Understanding Robots.txt & Best Practice To Use It

Understanding robots.txt

Robots.txt is a file that helps search engines find what pages on your website aren’t accessible to the bots.

Whenever a bot enters your website it needs to go through the gates wherein it is told which pages the crawlers should not access.

This is especially important to hide pages that you don’t want to show publicly to search engines (like login pages, your internal data if on your web pages)

Is robots.txt important?

Most websites don’t need a robots.txt file.

Over the years the Google algorithms have become pretty smart. It can usually find and index all the important stuff on your site without any help.

But there are a few reasons why you might want to use one:

  1. Hide stuff you don’t want public – Sometimes you’ve got pages on your site that you want to ensure everyone sees. Like a test version of a page or a login page. Robots.txt can tell search engines to stay away from these.
  2. Help search engines focus on what matters – If you’ve got a huge site with tons of pages, search engines might have trouble crawling everything. By using robots.txt to block unimportant pages, you’re helping search engines spend more time on the pages that matter.
  3. Keep certain files private If you’ve got PDFs, images, or other files you don’t want showing up in search results, robots.txt can help with that too.

But here’s the thing – it’s not foolproof. Good bots (like Google) will follow the rules, but bad bots (like spam bots) might ignore them completely.

So, is robots.txt important?

It can be, especially if you’ve got a big site or stuff you want to keep private. But for most small websites, it’s not something you need to lose sleep over.

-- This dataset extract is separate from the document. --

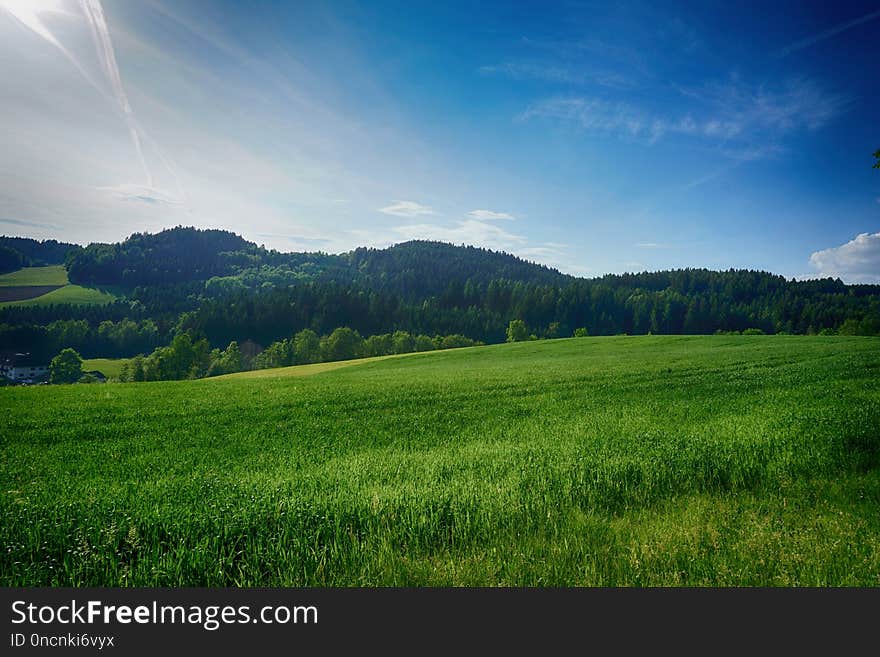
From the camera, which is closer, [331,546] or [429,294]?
[331,546]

You can check all of your indexed pages in your search console from the pages section.

image2 1 | Serpple

If there is a mismatch in the number of pages you want to get indexed, you need to check your robots.txt.

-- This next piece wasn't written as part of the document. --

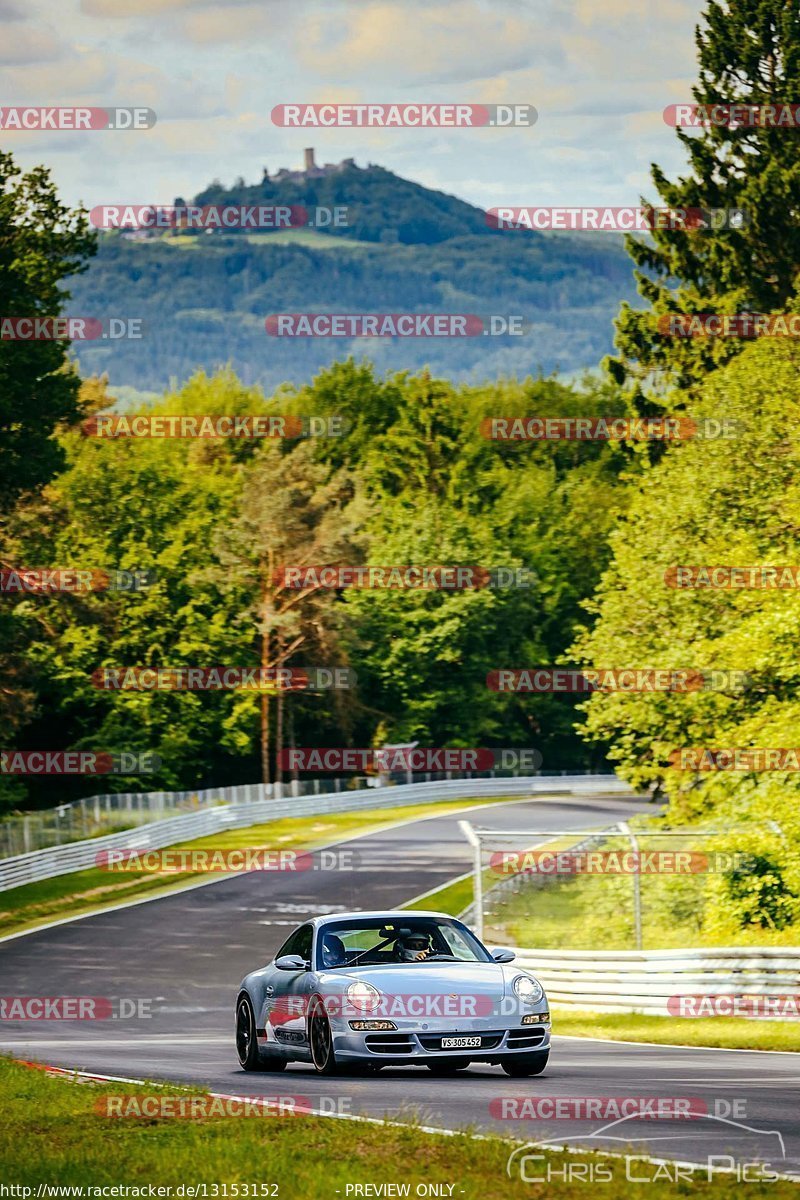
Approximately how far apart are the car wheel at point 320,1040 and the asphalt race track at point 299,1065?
0.47 ft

Difference in robots.txt, meta robots and X-robots

Alright, let’s break this down in simple terms. These three things robots.txt, meta robots, and X-robots – all tell search engines what to do with your website’s content. But they’re not the same thing. Here’s the deal:

Robots.txt: It’s a file that sits right at the website’s root directory. Its job is to tell search engine crawlers which parts of your site they can and can’t look at. It’s like giving them a map of your website and saying, “You can go here, but not there.”

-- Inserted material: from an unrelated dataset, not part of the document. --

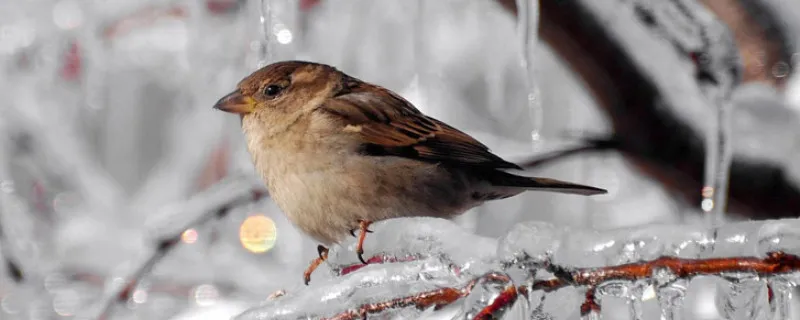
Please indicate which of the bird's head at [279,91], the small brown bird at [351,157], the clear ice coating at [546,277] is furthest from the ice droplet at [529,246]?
the bird's head at [279,91]

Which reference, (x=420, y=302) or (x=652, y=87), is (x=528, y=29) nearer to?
(x=652, y=87)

Meta robots tags: These are more like little signs on each page of your website. They’re bits of code that you put in the <head> section of every webpage. Each sign tells search engines two things about that specific page:

  1. Should they include this page in search results?
  2. Should they follow the links on this page to other pages?

Look at the image below, this code is at the page level.

image9 | Serpple

X-robot tags: These are special signs for stuff that isn’t regular web pages, like PDFs or images. You put these tags in something called the HTTP header of the file. It’s a way to give instructions about files that don’t have a <head> section like regular web pages do.
Robots.txt is for your whole site, meta robots are for individual pages, and X-robots are for special files. Each has its place in telling search engines what’s on your site.

Best Practices of using robots.txt

Create a robots.txt

To use robots.txt, you’ve got to create one first. It’s super simple:

  1. Open up Notepad on your computer.
  2. Now, here’s the format you’ll use:

User-agent: X
Disallow: Y

What does this mean?

  • “User-agent” is just a way of saying which bot you’re talking to.
  • “Disallow” is where you tell the bot what it can’t look at.

Let’s say you don’t want Google looking at your images. You’d write:

User-agent: googlebot
Disallow: /images

Want to talk to all bots at once? Use an asterisk (*) like this:

User-agent: *
Disallow: /images

This tells all bots to stay out of your images folder.

Remember, this is just scratching the surface. There’s a lot more you can do with robots.txt. Google’s got a guide that you can look into to understand all the rules you can use.

The main thing is to keep it simple. Start with the basics, and you can always add more rules as you need them.

image7 | Serpple

Make Your Robots.txt File Easy to Find

Alright, you’ve made your robots.txt file. Now let’s get it up and running.

You can put your robots.txt file pretty much anywhere on your site. But if you want to make sure bots find it easily, stick it here:

https://example.com/robots.txt

Quick heads up: The name of the file matters. Make sure the “r” in “robots.txt” is lowercase.

Check for Errors and Mistakes

You’ve got to get your robots.txt file right. One little mistake could mean your whole site disappears from search results. Yeah, it’s that serious.

You can test your robots.txt file using this free tool. Use it to make sure your robots.txt is doing what you want it to do.

image3 1 | Serpple

Remember, it’s always better to double-check. Take a few minutes to run your robots.txt through this tool. It could save you a big headache down the road.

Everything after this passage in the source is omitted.